▶ **WORK TASK**
Below are records; from the line containing "5 Bedroom Detached" through the very last line, output each line exactly. No pictures.

Collected data entries

- Opening Delimiter -

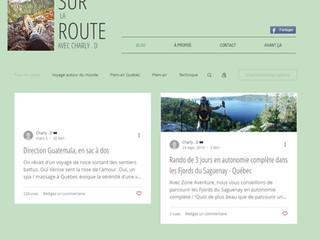 Un blog de voyage à suivre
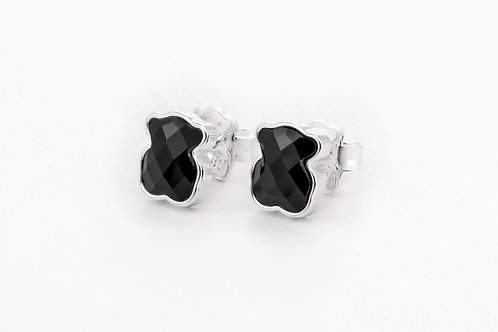 TOUS | Silver Color Earrings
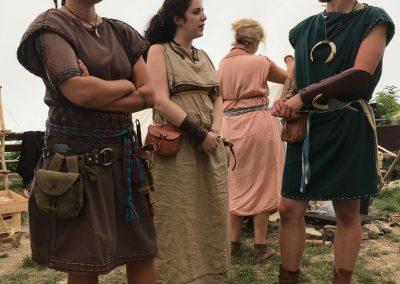 2018.07.27-28 Il ritorno dei Druidi (TT) Bajardo_08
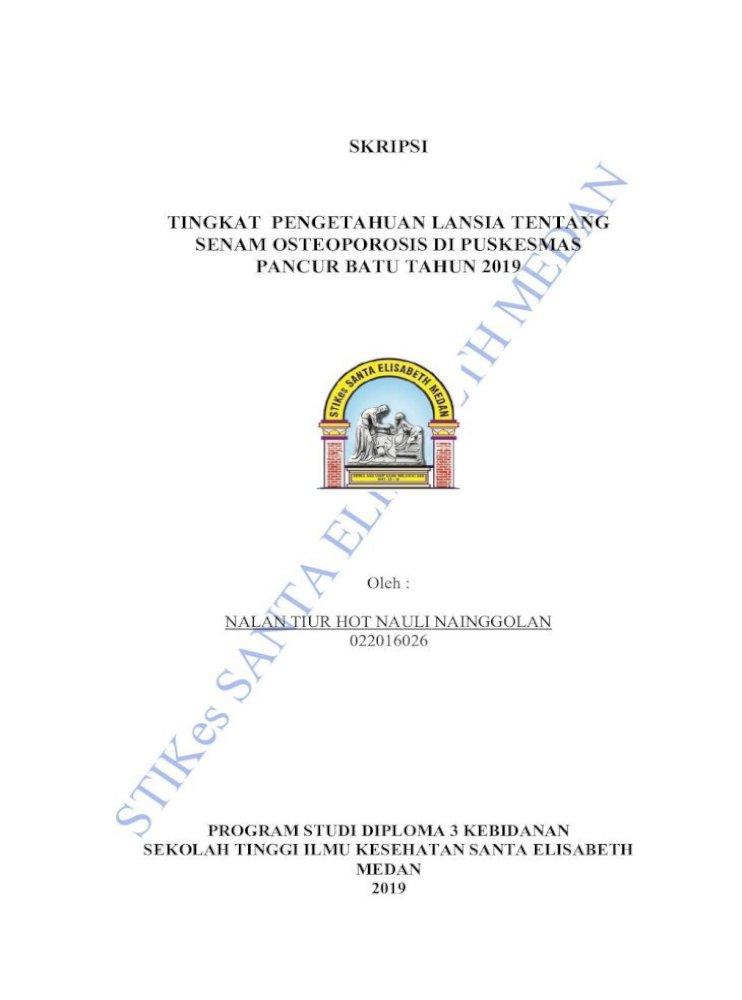 Skripsi Tingkat Pengetahuan Lansia Tentang Senam Berjudul A œtingkat Pengetahuan Lansia Tentang Pdf Document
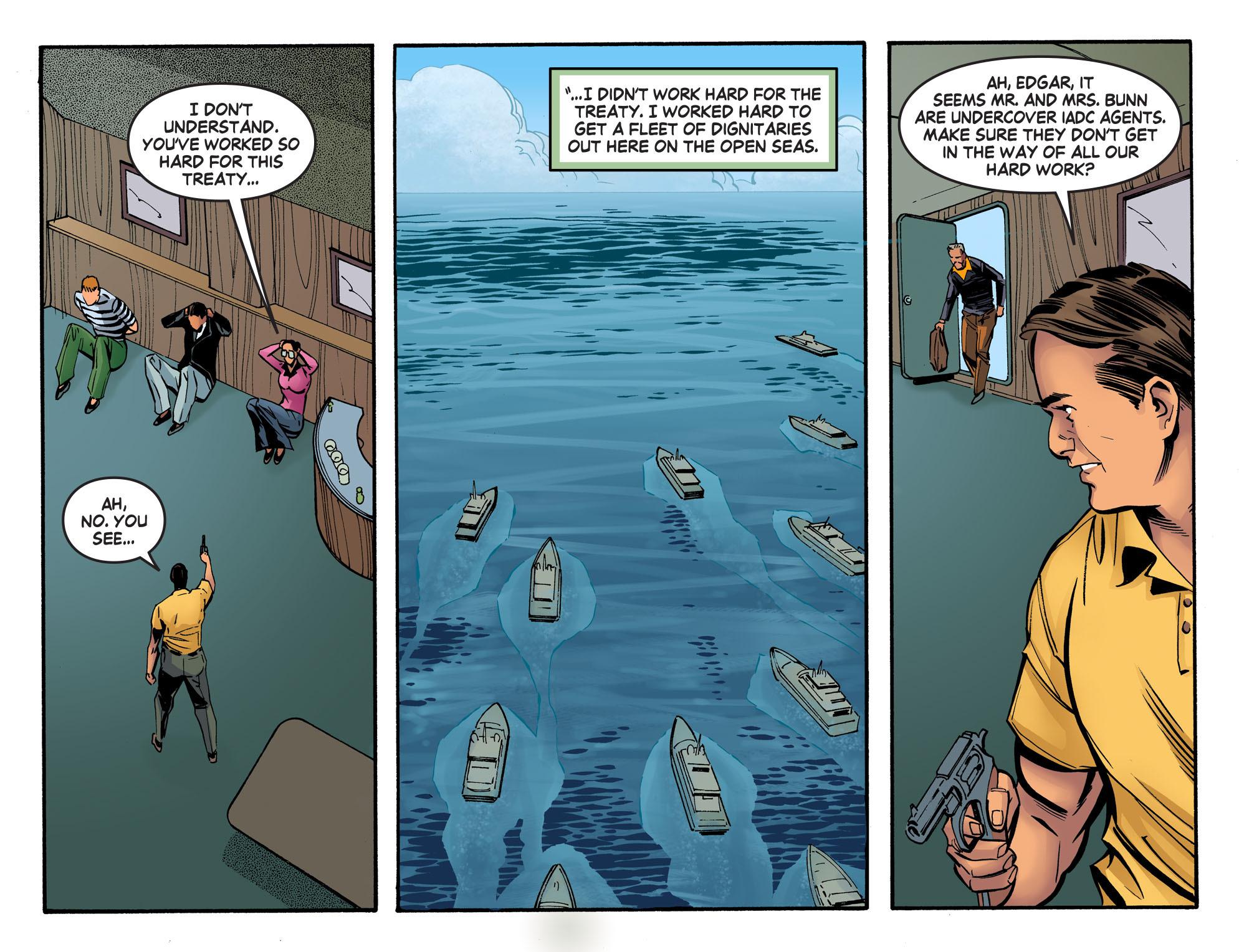 Read online Wonder Woman '77 [I] comic -  Issue #19 - 19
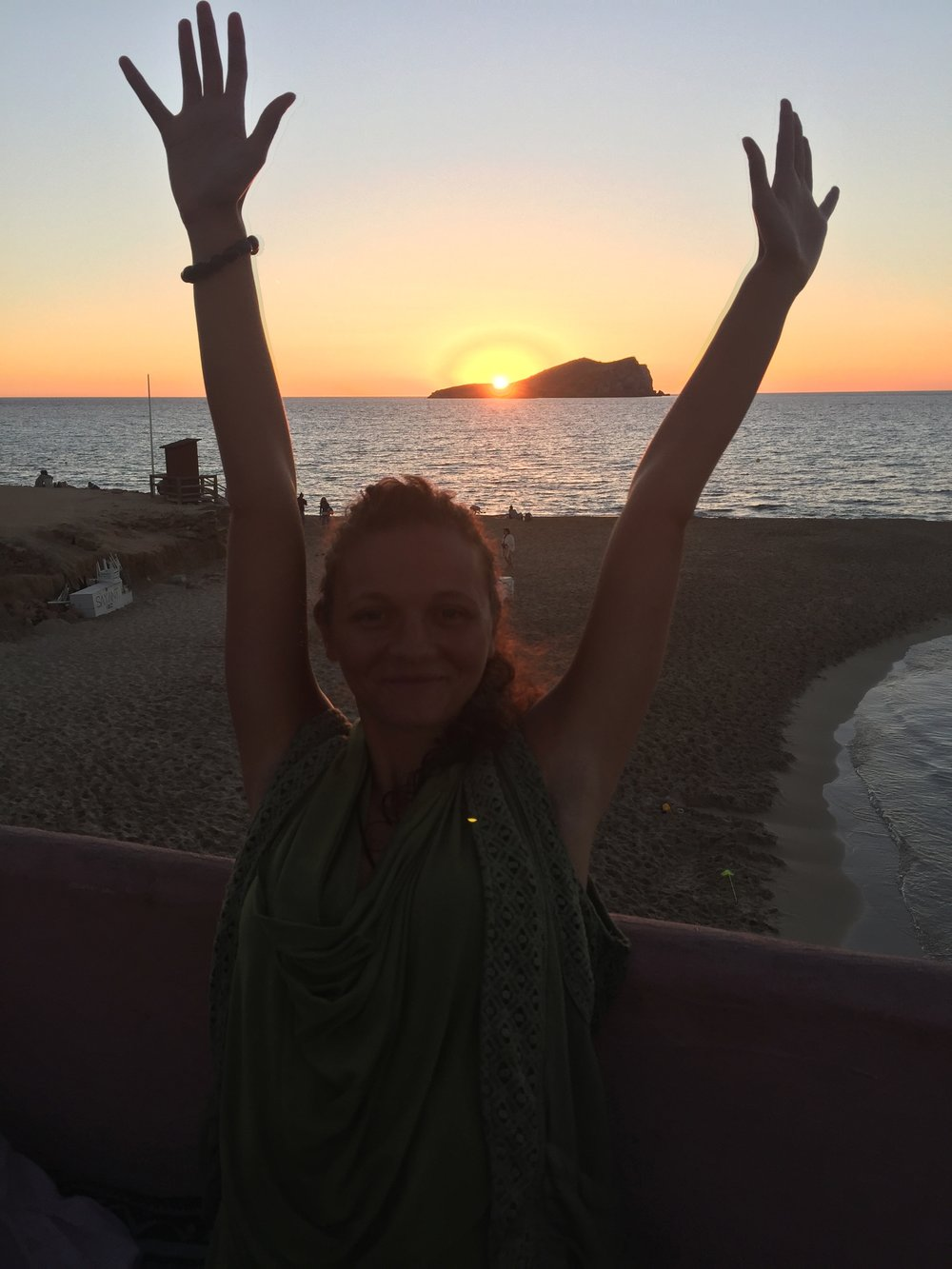 Raving at sunset at the end of a yoga holiday at Mind, Body Retreats, Ibiza.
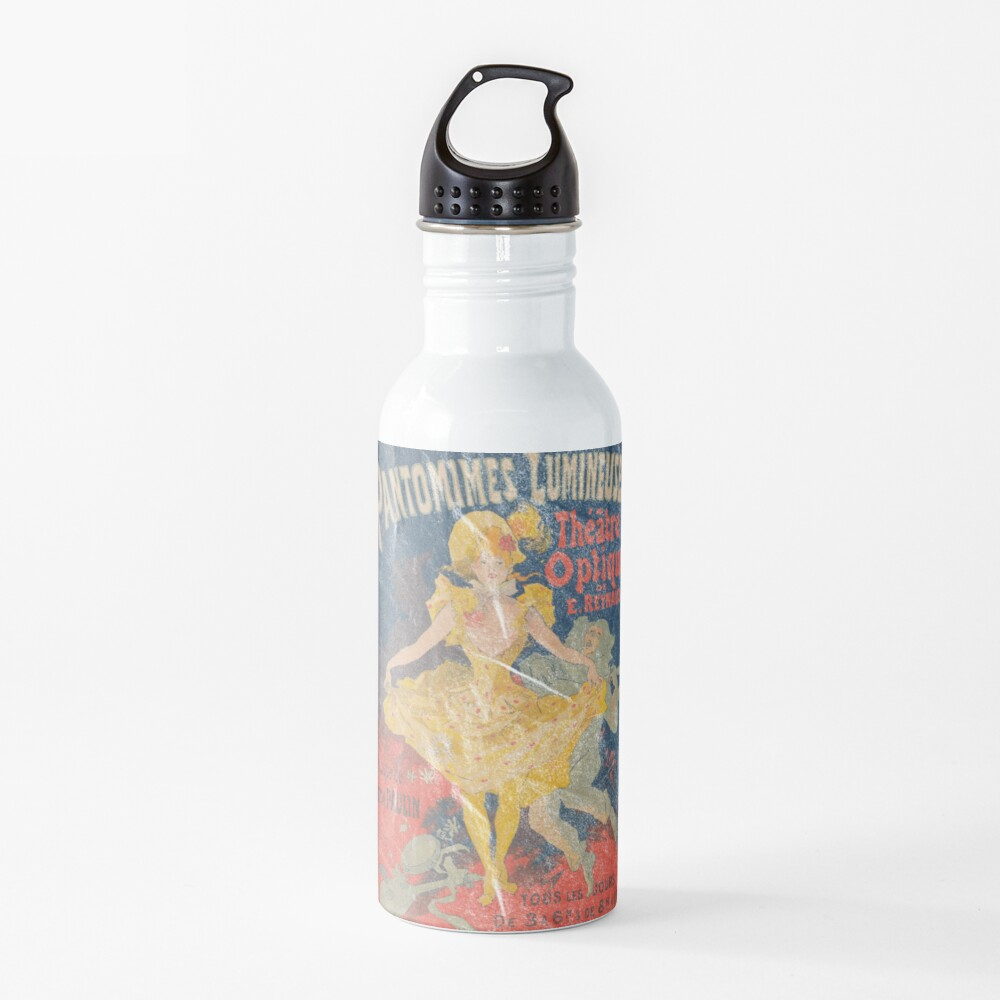 Pantomimes Lumineuses Vintage Poster Water Bottle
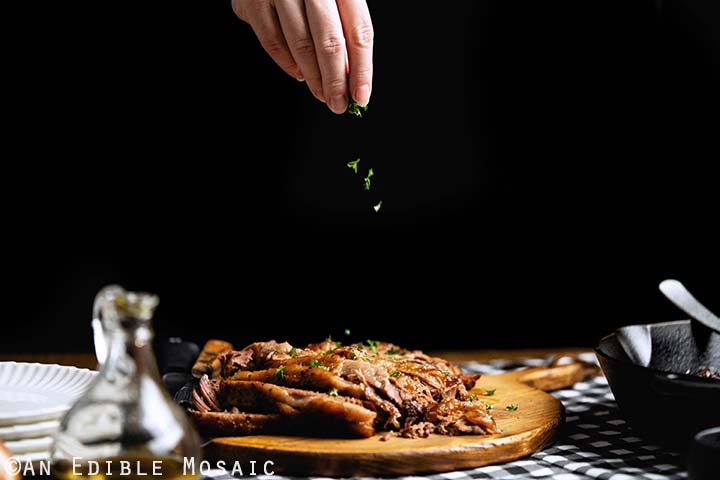 Sprinkling Parsley on Beef Brisket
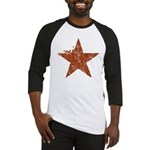 Rusty Star Baseball Jersey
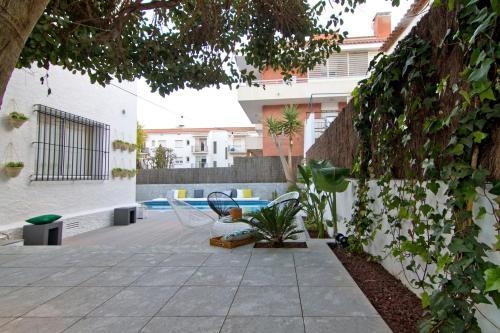 Casa Agustin photo 23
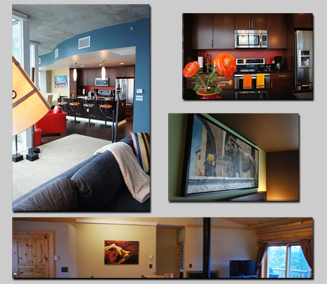 Denver Interior Painting Images
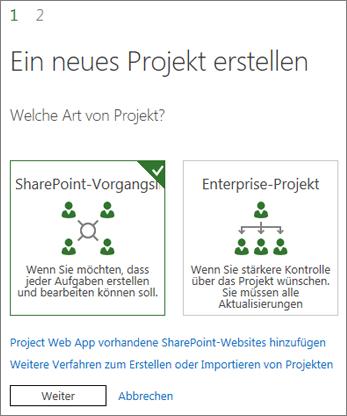 Erstellen eines neuen Projekts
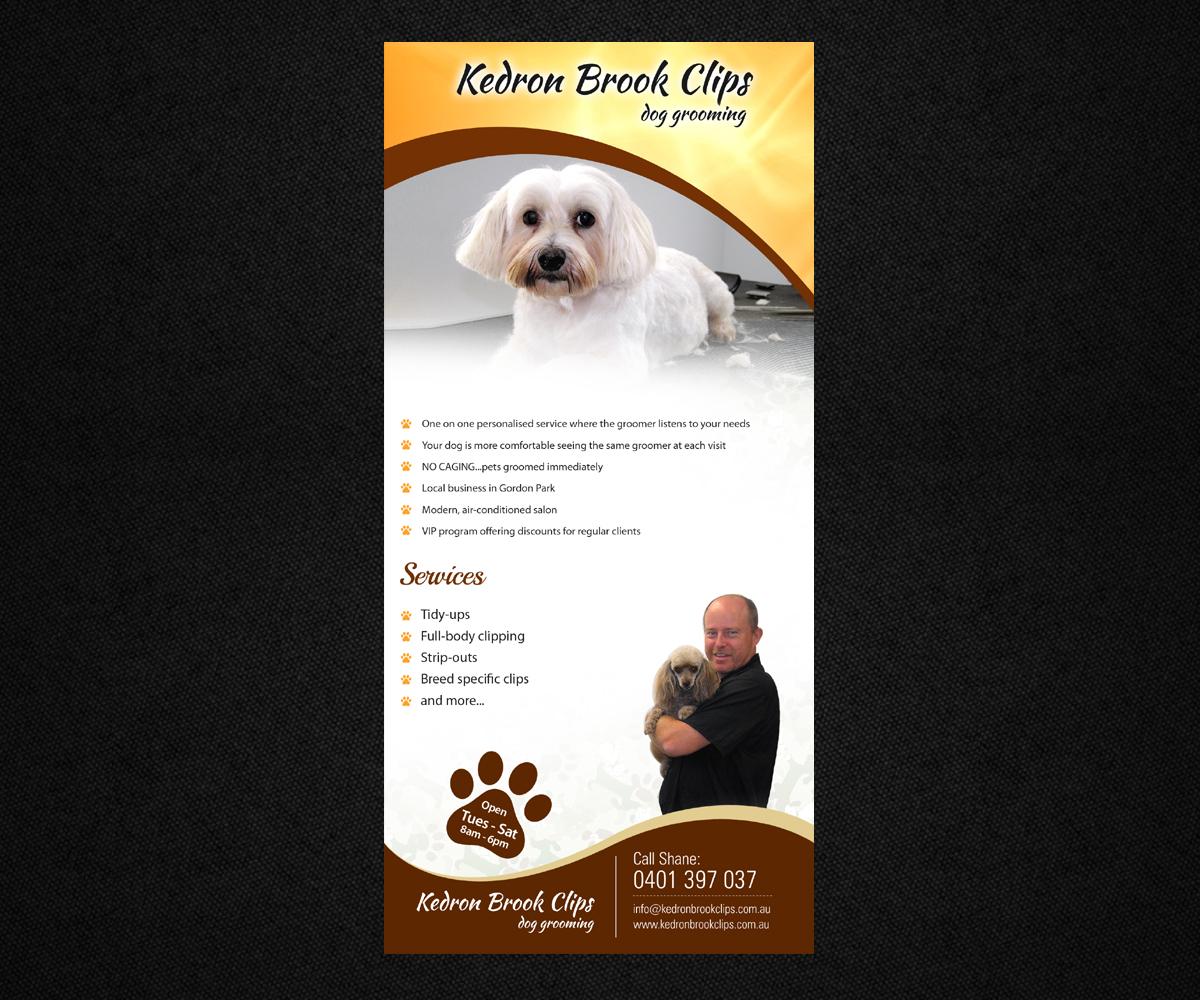 Playful modern flyer design for kedron brook clips by ovimatic design 5419880 for Action clips grooming salon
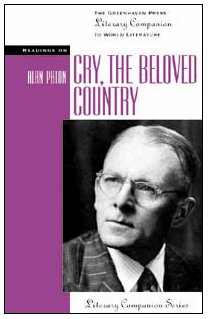 cry the beloved country restoration analysis Repentance in cry, the beloved country through paton's use of faith and forgiveness in cry, the beloved country he demonstrates the concept of redemptive value through kumalo's suffering and absalom's repentance.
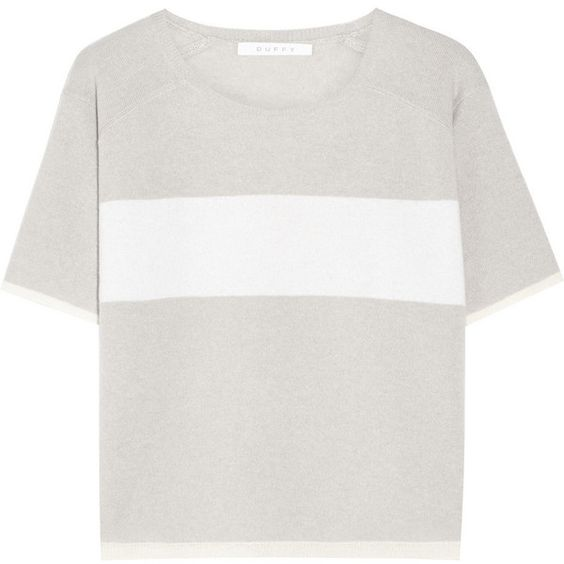 Duffy Striped cashmere top (185 AUD) ❤ liked on Polyvore featuring tops, t-shirts, shirts, tees, light gray, striped t shirt, striped shirt, cashmere tee, tee-shirt and t shirt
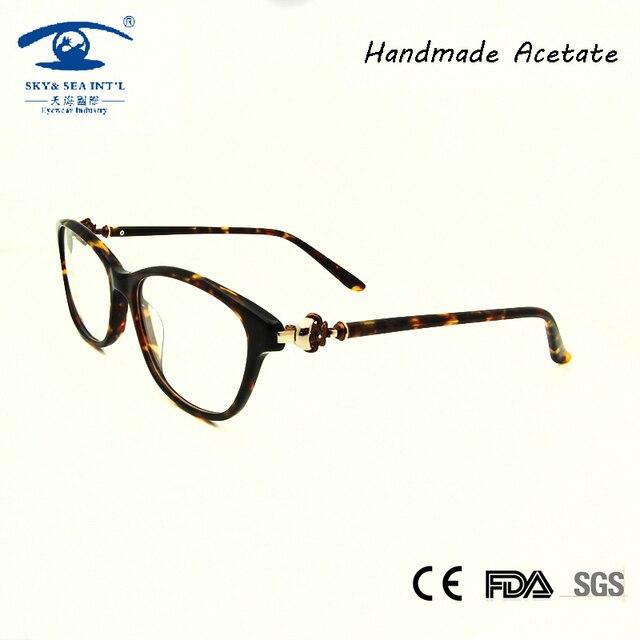 Высокое Качество Дизайнер Бабочка Оправы для очков Алмазные Очки Женщины Очковая оправа Прозрачные lentes opticos mujer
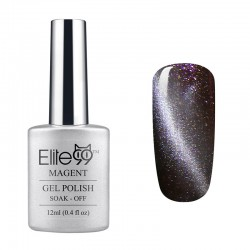 Elite99 12ML (6581) Magnetinis Shimmer Black Currant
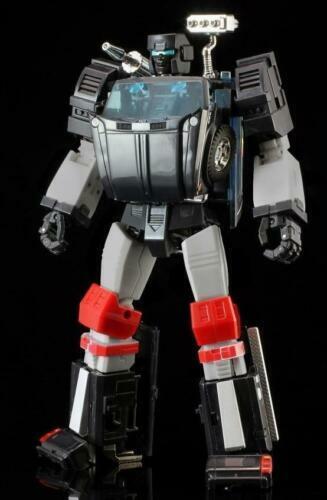 NUOVO in azione MMC Transformers Oculare MAX PS06 terraegis PISTOLE MITRAGLIATRICI Trailbreaker cifra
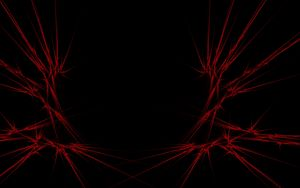 Preview wallpaper red, black, abstract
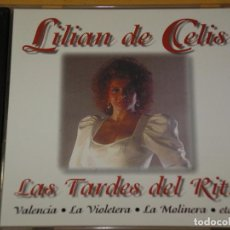 CDs de Música: LILIAN DE CELIS, LAS TARDES DEL RITZ, CD, ERCOM. Lote 155390498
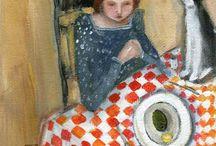 Painting vrou en kat
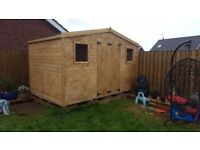 GREAT DEALS ON SHEDS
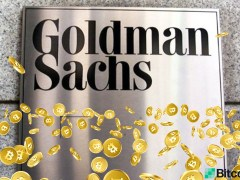 Goldman Sachs Hosting Bitcoin Call as Institutional Interest in Cryptocurrency Surges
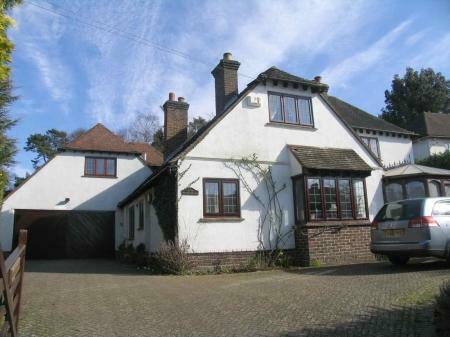 5 Bedroom Detached House For Sale In Oast Road Hurst Green Rh8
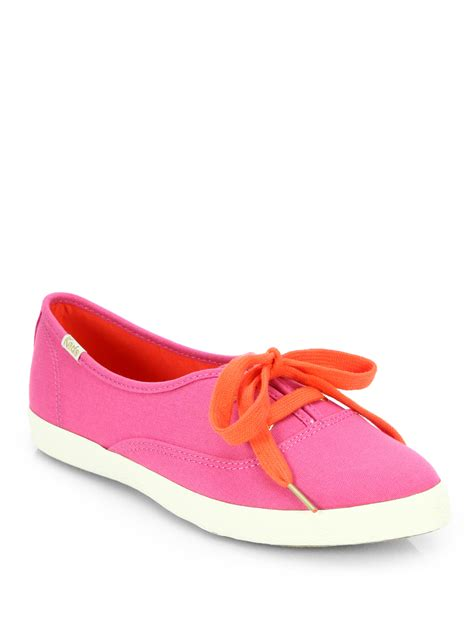Keds Kate Spade kate spade pointer canvas keds sneakers in pink lyst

- Closing Delimiter -

▶ **ANSWER TO THIS PROBLEM**
 5 Bedroom Detached House For Sale In Oast Road Hurst Green Rh8
Keds Kate Spade kate spade pointer canvas keds sneakers in pink lyst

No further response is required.